● **所给摘录**
- - -

CF1937 E Pokémon Arena 题解
Question
CF1937 E Pokémon Arena
Solution
算是一个比较典的题目,这个题目很容易转化成图论,初始从 \(1\) 号点走到 \(n\) 号,每个点的边权是相差最小的那个属性之差
这样子建图的时间复杂度是 \(O(n^2m)\) 的
考虑优化建图
- 拆点,将一个点拆成两个点,其之间的边权为 \(c_i\)
- 前后缀优化建图,发现有 \(m\) 中属性,每个属性有 \(n\) 中不同的取值,暴力建边需要 \(O(n^2m)\),但是如果对于每个属性,先将每个宝可梦的属性值排序,相邻的建边就可以不用建很多边了,而且差值是可以累加的
Code
#include <bits/stdc++.h>
using namespace std;
typedef long long LL;
typedef pair<int,int> pii;
const LL INF = 0x3f3f3f3f3f3f3f3f;
void solve() {
int n, m;
cin >> n >> m;
vector<int> c(n);
for (int i = 0; i < n; i++) cin >> c[i];
vector<vector<int> > a(n, vector<int>(m));
for (int i = 0; i < n; i++)
for (int j = 0; j < m; j++)
cin >> a[i][j];
auto get = [&] (int x, int y) {
return x * n + y;
};
int t = 2 * n + n * m;
vector<vector<pii> > g(t);
for (int i = 0; i < n; i++)

- - -

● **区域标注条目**
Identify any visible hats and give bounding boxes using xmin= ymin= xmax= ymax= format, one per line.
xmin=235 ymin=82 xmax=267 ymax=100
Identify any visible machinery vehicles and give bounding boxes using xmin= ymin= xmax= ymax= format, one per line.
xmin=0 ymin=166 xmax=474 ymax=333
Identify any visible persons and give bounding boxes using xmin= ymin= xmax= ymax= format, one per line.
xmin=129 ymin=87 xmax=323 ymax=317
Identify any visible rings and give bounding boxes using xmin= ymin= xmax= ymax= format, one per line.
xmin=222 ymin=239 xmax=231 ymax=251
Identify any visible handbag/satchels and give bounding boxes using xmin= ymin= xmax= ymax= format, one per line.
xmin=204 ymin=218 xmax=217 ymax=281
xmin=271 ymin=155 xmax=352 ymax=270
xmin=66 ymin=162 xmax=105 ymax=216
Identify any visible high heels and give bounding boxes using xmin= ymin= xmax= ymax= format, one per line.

- - -

● **练习题目**
请把摘录中的"这样子建图的时间复杂度是 \(O(n^2m)\) 的"这句话译成英文。 作答时只依据所给摘录。

● **作答内容**
Building the graph this way has a time complexity of \(O(n^2m)\).